WORK INSTRUCTION:
Keeping every word in place, write out the entries that come next.

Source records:

_ _ _ _

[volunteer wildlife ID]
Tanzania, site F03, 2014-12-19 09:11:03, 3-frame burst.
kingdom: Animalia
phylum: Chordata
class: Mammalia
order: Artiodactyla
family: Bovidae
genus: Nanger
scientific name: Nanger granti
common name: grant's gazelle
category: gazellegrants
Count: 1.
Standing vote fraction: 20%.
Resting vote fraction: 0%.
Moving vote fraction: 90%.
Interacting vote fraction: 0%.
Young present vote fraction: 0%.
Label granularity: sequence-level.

_ _ _ _

RESPONSE AREA:
[volunteer wildlife ID]
Tanzania, site F03, 2014-12-19 09:11:03, 3-frame burst.
kingdom: Animalia
phylum: Chordata
class: Mammalia
order: Artiodactyla
family: Bovidae
genus: Nanger
scientific name: Nanger granti
common name: grant's gazelle
category: gazellegrants
Count: 1.
Standing vote fraction: 20%.
Resting vote fraction: 0%.
Moving vote fraction: 90%.
Interacting vote fraction: 0%.
Young present vote fraction: 0%.
Label granularity: sequence-level.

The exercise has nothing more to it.